Excerpted passage ->

━━━━━━━━

Some will do strip mining. Others will be more mindful of environmental impact; sometimes too mindful. In many cases, the approach will depend on whether the work was inspired by their own growing affection or disaffection with religion.

In "The Rebbe's Army" (Schocken), Sue Fishkoff, a freelancer for Jewish publications and an editor at a California alternative weekly, tells us right up front how she has been personally affected by covering the Chabad-Lubavitch. She was especially touched by the main subjects of her book, the shlichim-the bearded emissaries of the controversial Jewish right-wing movement, known for buttonholing people, inquiring about their semitism, and trying to convince them to engage, right then and there, in a meaningful Jewish ritual.

The Lubavitchers have, she admits, "activated within me what they would call my Jewish soul." And her book does an admirable job of showing just how this unique army of guerilla proselytizers, who aim to "convert" non-observant American Jews back to some version of their own religion, have succeeded in reactivating souls in many creative and ambitious ways.

Two paragraphs below, however, she tells us something that pretty well describes where her considerable efforts come up short. She says that she and many other Jews she interviewed "have been touched by how Lubavitchers incorporate into their daily lives the Jewish values most of us give little more than lip service." She notes that the Lubavitch "visit the sick" and "comfort the grieving" and "take care to avoid embarrassing others" and whenever she visits one of their homes she is "urged to stay for dinner." The implication is that the rest of organized (and disorganized) Judaism has given up on all that, which is what her Lubavitch sources seem to believe. Having just spent the better part of the last five years covering synagogues and rabbis, mostly in the more centrist Conservative movement, I can assure Fishkoff that there are plenty of non-Lubavitch Jews all over America who would visit her, comfort her and feed her--and then try to feed her again. (My mom, for example.)

This was the first of many instances where I found myself wondering if Fishkoff could have included more perspective from the Jewish clergy, lay leaders and even secular Jews outside the Lubavitch movement-the main audience for her book, I'd think--to confirm that the claims made by the shlichim, God's sales force, could bear up under contemporary journalistic scrutiny. Especially in the chapters that explore how Chabad Lubavitch have influence in Washington and Hollywood, I would have liked to see fewer quotes from the gregarious Chabad rabbis-Levi Shelton in D.C. and Baruch Shalom Cumin in L.A.-and more from those they purport to influence, including White House spokesman Air Fleischer who is identified as a "regular at Chabad events."

The Sad Truths Behind Jewish Journalism

Aaron writes: "The problem with Jewish newspapers, as I see it, is simply that they've never really outgrown thinking of themselves as essentially community newsletters. A newspaper has an obligation to be somewhat contrary in its approach, if only to maintain a readership that thrives on controversy. A newsletter, on the other hand, prints things that are nice, so that people can get nachas out of the stories. If a newsletter does print negative stories, it's only doing so to mirror what its general readership believes, the better to maintain that readership. It's foolish to hope for real journalistic integrity coming from a Jewish "newspaper." The best I ever hope for is some really good gossip."

━━━━━━━━

Raw data ->
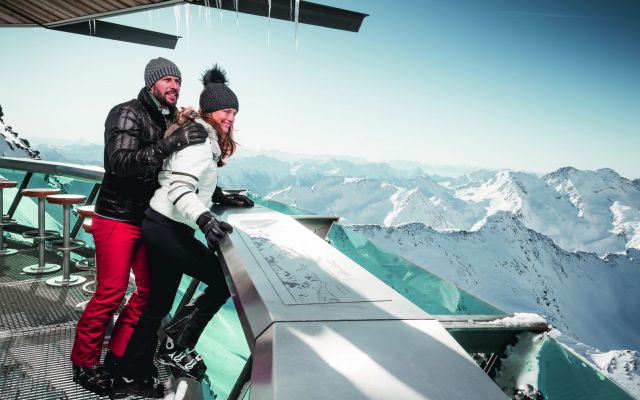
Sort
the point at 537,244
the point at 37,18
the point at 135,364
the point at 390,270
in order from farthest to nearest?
1. the point at 537,244
2. the point at 37,18
3. the point at 390,270
4. the point at 135,364

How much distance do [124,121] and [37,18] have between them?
4.75 meters

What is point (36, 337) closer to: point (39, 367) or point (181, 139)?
point (39, 367)

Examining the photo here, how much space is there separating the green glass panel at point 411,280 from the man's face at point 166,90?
6.04 feet

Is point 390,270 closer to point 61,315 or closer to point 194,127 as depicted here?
point 194,127

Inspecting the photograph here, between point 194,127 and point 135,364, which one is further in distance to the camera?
point 135,364

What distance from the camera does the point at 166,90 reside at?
203cm

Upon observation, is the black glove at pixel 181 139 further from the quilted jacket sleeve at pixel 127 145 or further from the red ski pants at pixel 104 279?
the red ski pants at pixel 104 279

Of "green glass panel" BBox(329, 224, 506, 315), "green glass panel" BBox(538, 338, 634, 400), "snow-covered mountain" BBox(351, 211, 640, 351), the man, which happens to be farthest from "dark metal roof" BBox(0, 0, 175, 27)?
"snow-covered mountain" BBox(351, 211, 640, 351)

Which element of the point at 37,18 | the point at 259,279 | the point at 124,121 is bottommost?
the point at 259,279

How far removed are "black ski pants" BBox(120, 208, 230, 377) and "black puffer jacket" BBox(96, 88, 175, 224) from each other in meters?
0.19

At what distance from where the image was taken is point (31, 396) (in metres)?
1.93

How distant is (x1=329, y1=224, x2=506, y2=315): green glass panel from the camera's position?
232 centimetres

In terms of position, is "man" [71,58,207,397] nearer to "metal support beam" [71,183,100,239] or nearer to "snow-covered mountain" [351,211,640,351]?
"metal support beam" [71,183,100,239]

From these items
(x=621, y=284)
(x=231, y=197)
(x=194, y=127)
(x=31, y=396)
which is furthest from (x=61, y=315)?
(x=621, y=284)
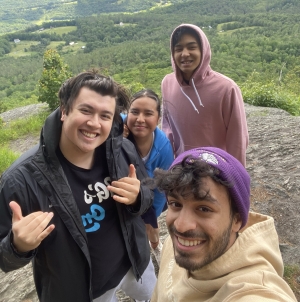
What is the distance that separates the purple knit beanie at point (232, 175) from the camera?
1.22 meters

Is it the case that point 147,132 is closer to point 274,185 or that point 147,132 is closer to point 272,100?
point 274,185

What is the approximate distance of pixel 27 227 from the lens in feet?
4.53

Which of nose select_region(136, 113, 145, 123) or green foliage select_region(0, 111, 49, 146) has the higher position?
nose select_region(136, 113, 145, 123)

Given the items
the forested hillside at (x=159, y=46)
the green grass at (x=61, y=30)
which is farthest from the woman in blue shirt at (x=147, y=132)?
the green grass at (x=61, y=30)

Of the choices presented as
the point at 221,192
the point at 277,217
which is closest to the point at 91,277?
the point at 221,192

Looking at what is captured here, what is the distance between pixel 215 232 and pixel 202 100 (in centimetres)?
140

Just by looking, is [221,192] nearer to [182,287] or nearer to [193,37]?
[182,287]

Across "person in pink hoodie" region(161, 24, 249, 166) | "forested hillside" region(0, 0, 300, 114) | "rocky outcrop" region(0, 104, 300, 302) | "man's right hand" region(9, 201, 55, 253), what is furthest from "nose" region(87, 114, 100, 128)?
"forested hillside" region(0, 0, 300, 114)

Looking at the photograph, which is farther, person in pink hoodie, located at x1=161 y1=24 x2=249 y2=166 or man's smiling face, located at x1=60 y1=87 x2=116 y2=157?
person in pink hoodie, located at x1=161 y1=24 x2=249 y2=166

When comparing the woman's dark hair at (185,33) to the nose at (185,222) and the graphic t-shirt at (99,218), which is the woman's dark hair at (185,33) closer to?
the graphic t-shirt at (99,218)

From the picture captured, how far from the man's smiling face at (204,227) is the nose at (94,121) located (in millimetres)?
674

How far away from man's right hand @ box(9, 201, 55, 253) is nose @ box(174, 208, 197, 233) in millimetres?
621

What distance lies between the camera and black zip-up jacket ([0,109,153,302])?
1.49 m

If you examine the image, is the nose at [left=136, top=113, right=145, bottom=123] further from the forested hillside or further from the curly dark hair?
the forested hillside
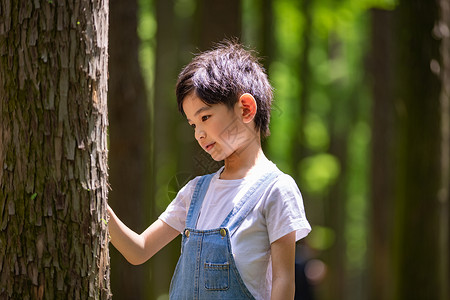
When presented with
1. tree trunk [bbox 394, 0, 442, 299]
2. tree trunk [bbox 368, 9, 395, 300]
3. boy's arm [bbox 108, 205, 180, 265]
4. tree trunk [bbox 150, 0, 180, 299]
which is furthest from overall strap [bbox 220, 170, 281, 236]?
tree trunk [bbox 368, 9, 395, 300]

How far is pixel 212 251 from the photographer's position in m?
2.45

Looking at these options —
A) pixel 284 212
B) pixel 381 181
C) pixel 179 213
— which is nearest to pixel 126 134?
pixel 179 213

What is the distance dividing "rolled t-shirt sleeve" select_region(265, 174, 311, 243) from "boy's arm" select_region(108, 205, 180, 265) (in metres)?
0.58

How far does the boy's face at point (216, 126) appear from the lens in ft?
8.34

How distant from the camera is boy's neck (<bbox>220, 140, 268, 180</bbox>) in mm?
2652

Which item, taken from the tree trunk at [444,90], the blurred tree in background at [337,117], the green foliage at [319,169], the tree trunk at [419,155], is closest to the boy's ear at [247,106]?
the blurred tree in background at [337,117]

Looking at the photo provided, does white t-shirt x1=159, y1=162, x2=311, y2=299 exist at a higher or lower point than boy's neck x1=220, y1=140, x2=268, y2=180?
lower

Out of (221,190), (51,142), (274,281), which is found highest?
(51,142)

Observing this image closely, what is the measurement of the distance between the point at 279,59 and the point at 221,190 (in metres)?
14.8

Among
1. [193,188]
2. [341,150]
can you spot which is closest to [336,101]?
[341,150]

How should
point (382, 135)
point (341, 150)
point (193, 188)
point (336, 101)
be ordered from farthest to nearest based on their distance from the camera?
point (336, 101)
point (341, 150)
point (382, 135)
point (193, 188)

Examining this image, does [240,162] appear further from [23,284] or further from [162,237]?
[23,284]

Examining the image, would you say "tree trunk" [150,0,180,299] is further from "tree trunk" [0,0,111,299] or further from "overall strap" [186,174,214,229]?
"tree trunk" [0,0,111,299]

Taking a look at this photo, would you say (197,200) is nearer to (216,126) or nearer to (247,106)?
(216,126)
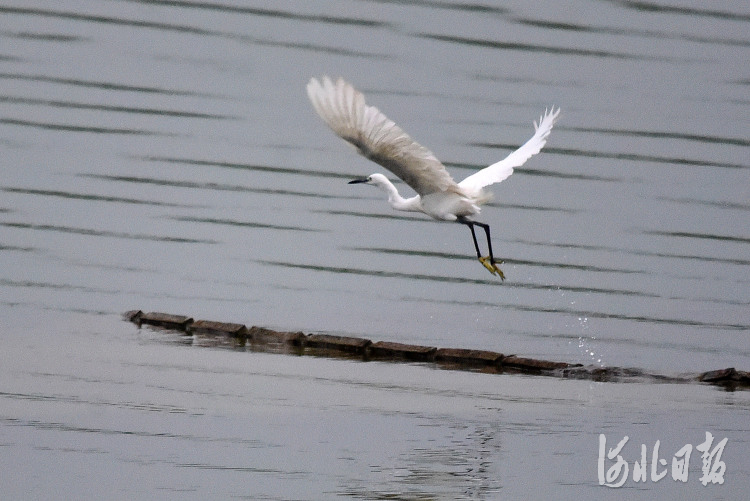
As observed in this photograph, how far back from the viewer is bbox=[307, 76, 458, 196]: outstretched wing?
7.25 metres

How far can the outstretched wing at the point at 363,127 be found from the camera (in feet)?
23.8

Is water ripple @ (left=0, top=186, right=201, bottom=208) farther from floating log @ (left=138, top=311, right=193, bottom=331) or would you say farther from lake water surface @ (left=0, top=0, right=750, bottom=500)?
floating log @ (left=138, top=311, right=193, bottom=331)

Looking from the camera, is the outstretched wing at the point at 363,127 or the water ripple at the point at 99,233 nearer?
the outstretched wing at the point at 363,127

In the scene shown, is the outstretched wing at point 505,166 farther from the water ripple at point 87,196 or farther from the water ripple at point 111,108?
the water ripple at point 111,108

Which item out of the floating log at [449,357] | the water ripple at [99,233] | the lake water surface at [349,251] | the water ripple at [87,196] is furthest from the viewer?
the water ripple at [87,196]

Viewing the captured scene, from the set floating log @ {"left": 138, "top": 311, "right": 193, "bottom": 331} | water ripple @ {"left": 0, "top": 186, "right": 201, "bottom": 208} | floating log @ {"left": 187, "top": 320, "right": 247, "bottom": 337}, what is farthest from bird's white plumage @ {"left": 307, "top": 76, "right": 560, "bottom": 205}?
water ripple @ {"left": 0, "top": 186, "right": 201, "bottom": 208}

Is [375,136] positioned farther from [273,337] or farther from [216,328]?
[216,328]

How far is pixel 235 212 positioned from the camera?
11.2 m

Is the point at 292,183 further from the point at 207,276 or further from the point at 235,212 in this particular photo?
the point at 207,276

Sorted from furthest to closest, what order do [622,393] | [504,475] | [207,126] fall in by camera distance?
[207,126] → [622,393] → [504,475]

━━━━━━━━

Exercise -> From the book review, copy the passage from "Some will do" to "disaffection with religion." word for word.

Exercise result ->
Some will do strip mining. Others will be more mindful of environmental impact; sometimes too mindful. In many cases, the approach will depend on whether the work was inspired by their own growing affection or disaffection with religion.